##### PASSAGE TO READ

UN tallies the costs of peace

Can the United Nations afford the price of peace? This is the question officials of this nearly bankrupt organization face as they prepare to handle a wave of truce-monitoring demands.

The price tag for the most recent move - the stationing of observer forces along the Iran-Iraq border - is $37.5 million for three months. Observer forces for Afghanistan weigh in at $7 million for the coming year.

And possible future involvement in southwest Africa, the Western Sahara, and Cambodia, UN Secretary-General Javier P'erez de Cu'ellar said recently, could bring the grand total up to $1.5 billion to $2 billion this year - ``more than twice ... the regular annual United Nations budget.''

The UN's casualty cost is correspondingly high. Since the first UN peacekeeping operation was mounted in the mid-1940s, about 700 ``blue beret'' soldiers have lost their lives.

##########
##### STORED DATA

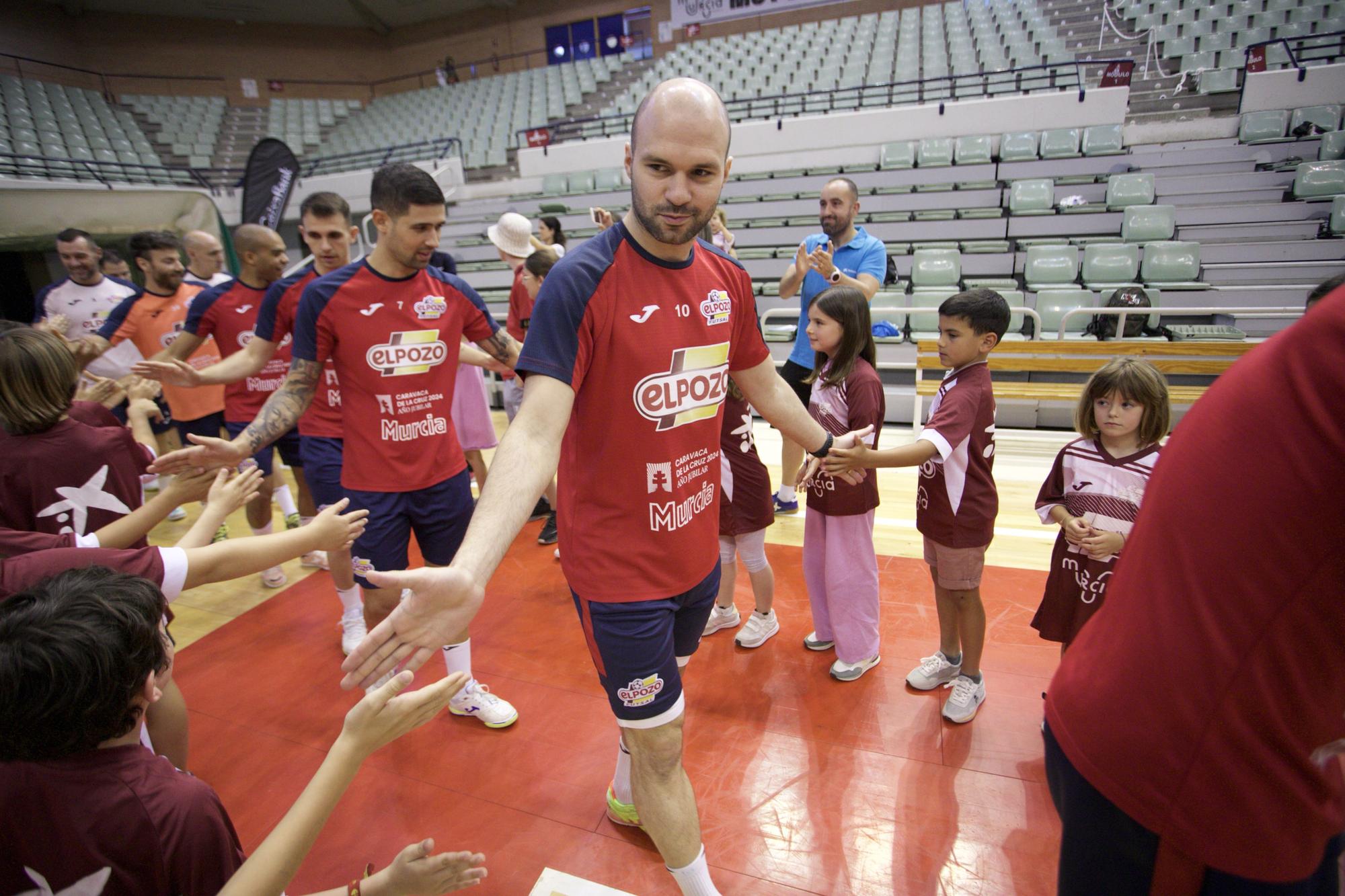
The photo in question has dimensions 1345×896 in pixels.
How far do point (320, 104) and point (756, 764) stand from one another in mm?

##########

▶ TASKS TO PERFORM
(1) In the article on UN peacekeeping costs, which places does the UN either already monitor or possibly face future involvement in? List them all.
(2) Answer these from the article on UN peacekeeping costs:
(a) What is the cost of the observer forces along the Iran-Iraq border, and for how long?
(b) What is the price of the observer forces for Afghanistan?
(c) About how many "blue beret" soldiers have died since the first UN peacekeeping operation?
(3) Write the next few paragraphs of the article on UN peacekeeping costs, starting right after its last sentence.
The data can be set aside; nothing here depends on it.

▶ PER-TASK OUTPUTS
(1)
1. The Iran-Iraq border
2. Afghanistan
3. Southwest Africa
4. The Western Sahara
5. Cambodia

(2)
(a) $37.5 million for three months
(b) $7 million for the coming year
(c) About 700

(3)
Despite reservations, the General Assembly acted swiftly last week on the Secretary-General's appeal to authorize funding for the Gulf force. A team of 350 officers of the UN Iran-Iraq Military Observer force arrived in the region Aug. 20 to monitor the cease-fire. (Jubilation in Baghdad, Page 10.) [Reuters reported Sunday that the UN officers were investigating Iraqi charges of an Iranian sniper killing an Iraqi soldier hours after Saturday's cease-fire came into force.]

Even so, Mr. P'erez de Cu'ellar got only half the funds he had requested. In approving the peacekeeping force, the Security Council agreed to authorize it for an initial six months. For that period, he had made a request for $75.6 million.

But by the time the General Assembly voted, the duration had been cut to three months and the funding reduced to $37.5 million.

In part, the reduction in time and money reflected the UN's budgetary crisis. But it also may have been a triumph of hope over experience.

In 1964, the first year of the UN peacekeeping force in Cyprus, the Security Council provided for durations of three months or less.

But with no end in sight to the Greek Cypriot-Turkish Cypriot conflict, by mid-1965 it fell into a cycle of renewing its mandate every six months - a practice that persists.

Similarly, members of the UN Military Observer Group in India and Pakistan (UNMOGIP) have patrolled the western buttress of the Himalaya mountains for nearly 40 years.

To date, the UN has fielded 15 peace operations.

Over 10,000 military personnel from more than 25 of the UN's 159 member states serve in seven observer or peacekeeping missions.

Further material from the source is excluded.